§ **WHAT IS EXPECTED**: Can you copy the material below word for word, leaving out the pictures?

§ **THE RECORDS**:
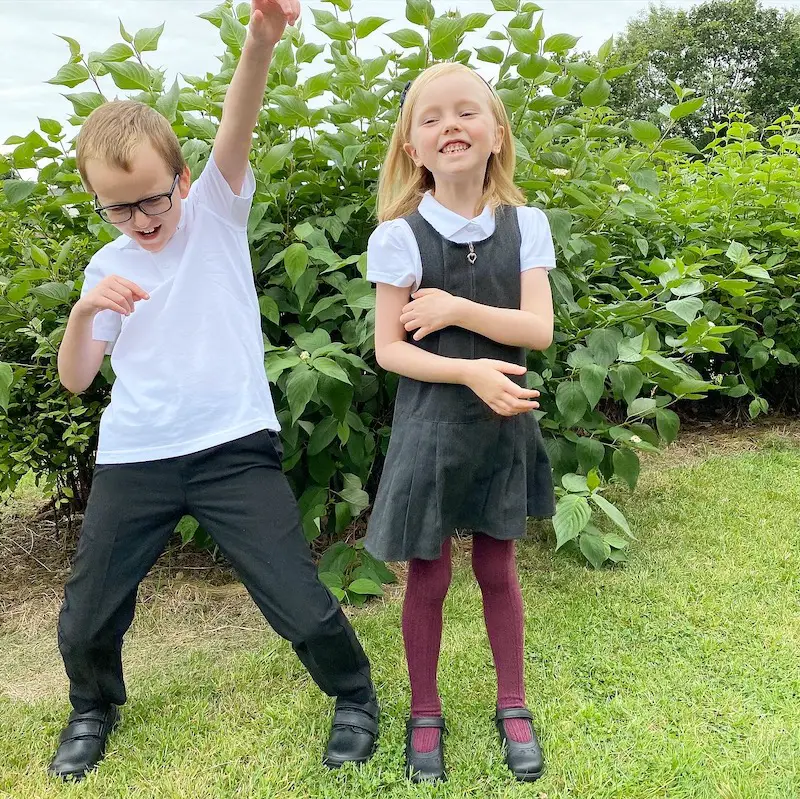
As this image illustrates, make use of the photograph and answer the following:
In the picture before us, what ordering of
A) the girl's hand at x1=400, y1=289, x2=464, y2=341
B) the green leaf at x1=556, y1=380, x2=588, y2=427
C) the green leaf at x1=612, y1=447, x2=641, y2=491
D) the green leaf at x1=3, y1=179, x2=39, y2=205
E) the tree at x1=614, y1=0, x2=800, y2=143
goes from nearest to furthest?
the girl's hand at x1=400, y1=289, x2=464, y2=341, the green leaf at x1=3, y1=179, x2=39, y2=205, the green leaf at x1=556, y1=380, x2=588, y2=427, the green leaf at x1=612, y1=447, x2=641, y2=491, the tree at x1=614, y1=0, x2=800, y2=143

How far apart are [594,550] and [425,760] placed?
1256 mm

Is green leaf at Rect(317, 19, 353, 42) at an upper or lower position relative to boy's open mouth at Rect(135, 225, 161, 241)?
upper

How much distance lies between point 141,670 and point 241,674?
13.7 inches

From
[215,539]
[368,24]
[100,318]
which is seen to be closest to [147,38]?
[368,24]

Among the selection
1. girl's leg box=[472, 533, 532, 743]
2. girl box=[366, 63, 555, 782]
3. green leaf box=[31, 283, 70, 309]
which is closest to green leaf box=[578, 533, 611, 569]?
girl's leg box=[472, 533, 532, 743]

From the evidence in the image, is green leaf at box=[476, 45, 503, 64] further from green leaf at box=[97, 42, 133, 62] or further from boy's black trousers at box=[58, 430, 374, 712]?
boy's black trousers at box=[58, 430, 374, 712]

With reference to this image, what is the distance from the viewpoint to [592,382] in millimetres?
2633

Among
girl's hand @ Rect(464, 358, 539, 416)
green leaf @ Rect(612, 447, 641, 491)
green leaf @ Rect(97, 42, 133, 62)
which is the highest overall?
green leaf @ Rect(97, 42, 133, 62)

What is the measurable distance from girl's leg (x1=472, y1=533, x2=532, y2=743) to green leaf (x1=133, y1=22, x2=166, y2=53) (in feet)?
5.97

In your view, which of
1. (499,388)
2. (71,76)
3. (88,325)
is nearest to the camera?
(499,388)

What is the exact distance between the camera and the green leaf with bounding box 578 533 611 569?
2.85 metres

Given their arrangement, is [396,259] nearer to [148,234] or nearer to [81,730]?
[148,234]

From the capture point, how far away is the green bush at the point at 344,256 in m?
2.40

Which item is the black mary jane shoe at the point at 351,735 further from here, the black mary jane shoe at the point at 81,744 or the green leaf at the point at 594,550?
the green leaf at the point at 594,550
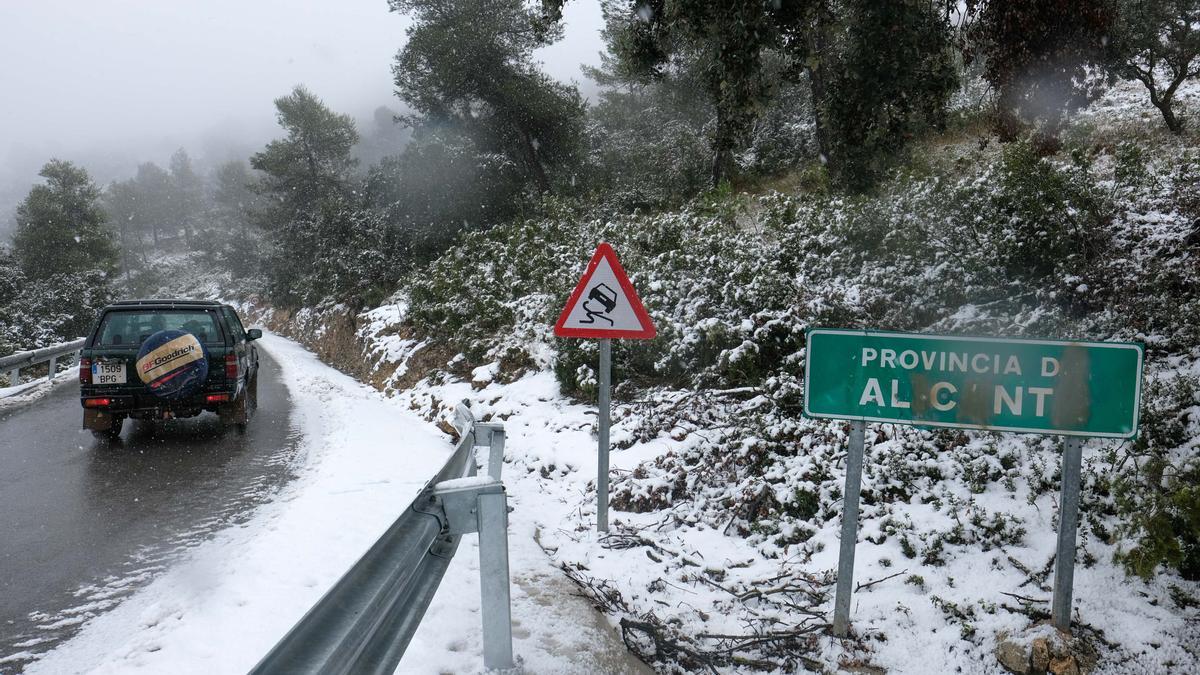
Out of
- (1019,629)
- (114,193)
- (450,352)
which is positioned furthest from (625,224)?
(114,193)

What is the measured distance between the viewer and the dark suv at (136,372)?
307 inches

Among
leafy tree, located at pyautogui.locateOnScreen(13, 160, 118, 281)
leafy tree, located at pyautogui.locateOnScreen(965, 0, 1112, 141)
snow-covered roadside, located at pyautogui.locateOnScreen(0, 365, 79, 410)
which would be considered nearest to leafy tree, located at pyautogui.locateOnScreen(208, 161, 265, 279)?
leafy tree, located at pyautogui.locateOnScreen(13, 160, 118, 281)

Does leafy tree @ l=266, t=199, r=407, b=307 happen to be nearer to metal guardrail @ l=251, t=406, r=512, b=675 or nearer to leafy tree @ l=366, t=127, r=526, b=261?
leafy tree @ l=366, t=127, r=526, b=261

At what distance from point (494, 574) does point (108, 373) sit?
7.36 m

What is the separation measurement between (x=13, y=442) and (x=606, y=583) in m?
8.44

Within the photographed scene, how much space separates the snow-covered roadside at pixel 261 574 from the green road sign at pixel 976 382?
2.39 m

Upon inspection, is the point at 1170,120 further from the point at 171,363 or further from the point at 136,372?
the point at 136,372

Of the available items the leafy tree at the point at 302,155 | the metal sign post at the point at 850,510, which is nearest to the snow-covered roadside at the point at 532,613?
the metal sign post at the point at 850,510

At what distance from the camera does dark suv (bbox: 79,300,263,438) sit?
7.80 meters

§ **TASK RESULT**:
As this image illustrates, make use of the photograph and answer the following:
In the picture before us, what ordering of
A) the girl's hand at x1=400, y1=289, x2=464, y2=341
B) the green leaf at x1=556, y1=380, x2=588, y2=427
C) the green leaf at x1=612, y1=447, x2=641, y2=491
D) the green leaf at x1=3, y1=179, x2=39, y2=205
E) the tree at x1=614, y1=0, x2=800, y2=143
goes from nearest to furthest?
the girl's hand at x1=400, y1=289, x2=464, y2=341, the green leaf at x1=3, y1=179, x2=39, y2=205, the green leaf at x1=556, y1=380, x2=588, y2=427, the green leaf at x1=612, y1=447, x2=641, y2=491, the tree at x1=614, y1=0, x2=800, y2=143

How far apart are [594,550] and [425,760] placed?
1256 mm

Is green leaf at Rect(317, 19, 353, 42) at an upper or lower position relative to boy's open mouth at Rect(135, 225, 161, 241)?
upper

How much distance lies between point 141,670 and point 241,674?
13.7 inches

From
[215,539]
[368,24]
[100,318]
which is seen to be closest to [147,38]?
[368,24]

Among the selection
1. girl's leg box=[472, 533, 532, 743]
2. girl box=[366, 63, 555, 782]
3. green leaf box=[31, 283, 70, 309]
which is closest to green leaf box=[578, 533, 611, 569]?
girl's leg box=[472, 533, 532, 743]

From the evidence in the image, is green leaf at box=[476, 45, 503, 64] further from green leaf at box=[97, 42, 133, 62] or further from boy's black trousers at box=[58, 430, 374, 712]?
boy's black trousers at box=[58, 430, 374, 712]

With reference to this image, what is the distance from the viewpoint to [592,382] in millimetres?
2633

Among
girl's hand @ Rect(464, 358, 539, 416)
green leaf @ Rect(612, 447, 641, 491)
green leaf @ Rect(97, 42, 133, 62)
which is the highest overall?
green leaf @ Rect(97, 42, 133, 62)

What is the measurable distance from girl's leg (x1=472, y1=533, x2=532, y2=743) to green leaf (x1=133, y1=22, x2=166, y2=53) (in feet)?
5.97

In your view, which of
1. (499,388)
2. (71,76)
3. (88,325)
is nearest to the camera?
(499,388)

What is the exact distance between the camera and the green leaf with bounding box 578 533 611 569?
2.85 metres

Given their arrangement, is [396,259] nearer to [148,234] or nearer to [81,730]?
[148,234]

From the capture point, how far away is the green bush at the point at 344,256 in m?
2.40

Which item is the black mary jane shoe at the point at 351,735 further from here, the black mary jane shoe at the point at 81,744 or the green leaf at the point at 594,550?
the green leaf at the point at 594,550
Out of
- (1019,629)
- (114,193)
- (450,352)
which is positioned furthest from (625,224)?
(114,193)

What is the measured distance between the viewer and the dark suv at (136,372)?
307 inches

Among
leafy tree, located at pyautogui.locateOnScreen(13, 160, 118, 281)
leafy tree, located at pyautogui.locateOnScreen(965, 0, 1112, 141)
snow-covered roadside, located at pyautogui.locateOnScreen(0, 365, 79, 410)
which would be considered nearest to leafy tree, located at pyautogui.locateOnScreen(208, 161, 265, 279)?
leafy tree, located at pyautogui.locateOnScreen(13, 160, 118, 281)

Does leafy tree @ l=266, t=199, r=407, b=307 happen to be nearer to metal guardrail @ l=251, t=406, r=512, b=675 or nearer to leafy tree @ l=366, t=127, r=526, b=261?
leafy tree @ l=366, t=127, r=526, b=261

At what distance from point (494, 574) does point (108, 373) sit?
7.36 m

What is the separation measurement between (x=13, y=442) and (x=606, y=583) in m?
8.44

Within the photographed scene, how much space separates the snow-covered roadside at pixel 261 574 from the green road sign at pixel 976 382?
2.39 m

Upon inspection, is the point at 1170,120 further from the point at 171,363 or further from the point at 136,372?
the point at 136,372

Of the available items the leafy tree at the point at 302,155 | the metal sign post at the point at 850,510, which is nearest to the snow-covered roadside at the point at 532,613?
the metal sign post at the point at 850,510

At what distance from the camera does dark suv (bbox: 79,300,263,438) sit?
7.80 meters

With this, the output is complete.